The things that still confuse me about transformers is:
1. Why do we _add_ the positional embedding to the semantic embedding? It seems like it means certain semantic directions are irreversibly with certain positions.
2. I don't understand why the attention head (which I can implement and follow the math of) is described as "key query value lookup". Specifically, the Q and K matrices aren't structurally distinct – the projections into them will learn different weights, but one doesn't start out biased key-ward and the other query-ward.

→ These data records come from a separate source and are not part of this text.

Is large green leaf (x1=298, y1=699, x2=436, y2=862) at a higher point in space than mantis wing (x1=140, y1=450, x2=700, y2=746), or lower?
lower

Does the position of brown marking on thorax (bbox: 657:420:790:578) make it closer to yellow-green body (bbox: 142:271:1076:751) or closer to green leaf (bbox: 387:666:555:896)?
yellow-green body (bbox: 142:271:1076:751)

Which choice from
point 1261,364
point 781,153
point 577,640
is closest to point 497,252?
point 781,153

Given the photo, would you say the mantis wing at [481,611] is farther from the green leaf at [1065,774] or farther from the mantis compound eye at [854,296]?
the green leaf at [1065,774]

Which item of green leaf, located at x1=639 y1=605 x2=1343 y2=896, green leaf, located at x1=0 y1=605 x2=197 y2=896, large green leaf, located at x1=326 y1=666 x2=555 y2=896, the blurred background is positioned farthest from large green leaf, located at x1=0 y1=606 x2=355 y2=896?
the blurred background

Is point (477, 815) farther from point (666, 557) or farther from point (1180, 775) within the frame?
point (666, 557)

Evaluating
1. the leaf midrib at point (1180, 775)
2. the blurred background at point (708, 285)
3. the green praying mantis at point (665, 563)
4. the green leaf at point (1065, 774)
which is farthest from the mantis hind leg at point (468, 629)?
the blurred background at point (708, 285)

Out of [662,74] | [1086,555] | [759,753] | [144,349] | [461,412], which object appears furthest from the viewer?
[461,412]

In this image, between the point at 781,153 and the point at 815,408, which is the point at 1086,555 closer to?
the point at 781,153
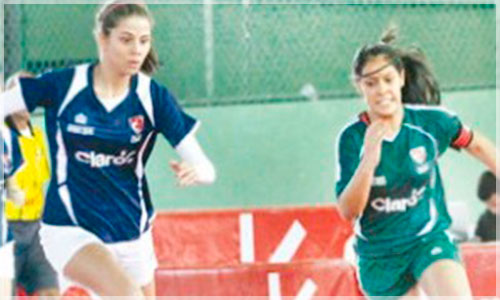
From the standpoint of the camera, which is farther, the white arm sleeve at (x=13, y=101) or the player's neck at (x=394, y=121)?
the player's neck at (x=394, y=121)

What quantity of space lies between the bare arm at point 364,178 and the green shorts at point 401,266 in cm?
21

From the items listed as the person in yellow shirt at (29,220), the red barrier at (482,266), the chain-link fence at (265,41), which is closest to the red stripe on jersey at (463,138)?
the red barrier at (482,266)

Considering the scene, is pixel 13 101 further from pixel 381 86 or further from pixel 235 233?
pixel 235 233

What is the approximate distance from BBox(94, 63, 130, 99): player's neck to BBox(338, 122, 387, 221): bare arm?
0.73 m

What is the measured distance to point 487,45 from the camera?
21.3ft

The first one: transformers are "permutation invariant" by nature, so if you permute the input and apply the opposite permutation to the output you get the exact same thing. The transformer itself has no positional information. RNNs by comparison have positional information by design, they go token by token, but the transformer is parallel and all tokens are just independent "channels". So what can be done? You put positional embeddings in it - either by adding them to the tokens (concatenation was also ok, but less efficient) or by inserting relative distance biases in the attention matrix. It's a fix to make it understand time. It's still puzzling this works, because mixing text tokens with position tokens seems to cause a conflict, but it doesn't in practice. The model will learn to use the embedding vector for both, maybe specialising a part for semantics and another for position.
The second question. Neural nets find a way to differentiate the keys from queries by simply doing gradient descent. If we tell the model it should generate a specific token here, then it needs to fix the keys and queries to make it happen. The architecture is pretty dumb, the secret is the training data - everything the transformer learns comes from the training set. We should think about the training data when we marvel at what transformers can do. The architecture doesn't tell us why they work so well.
With regards to the "It's still puzzling this works" wrt positional encoding, I have developed an intuition (that may be very wrong ;-). If you take the fourier transform of a linear or sawtooth function (akin to the the progress of time), I think you get something that resembles the positional encoding in the original transformer. EDIT: fixed typo
This is a good intuition. At times it reminds me of old school hand rolled feature engineering used in time series modelling: assuming that the signal is made up of a stationary component and a sine wave. Though haven't managed to mathematically figure out if the two are equivalent.
> The architecture is pretty dumb, the secret is the training data
If this were true, we could throw the same training data at any other "dumb" architecture and it would learn language at least as well/fast as transformers do. But we don't see that happening, so the architecture must be smartly designed for this purpose.
Actually there are alternatives by the hundreds, with similar results. Reformer, Linformer, Performer, Longformer... none is better than vanilla overall, they all have an edge in some use case.
And then we have MLP-mixer which just doesn't do "attention" at all, MLP is all you need. A good solution for edge models.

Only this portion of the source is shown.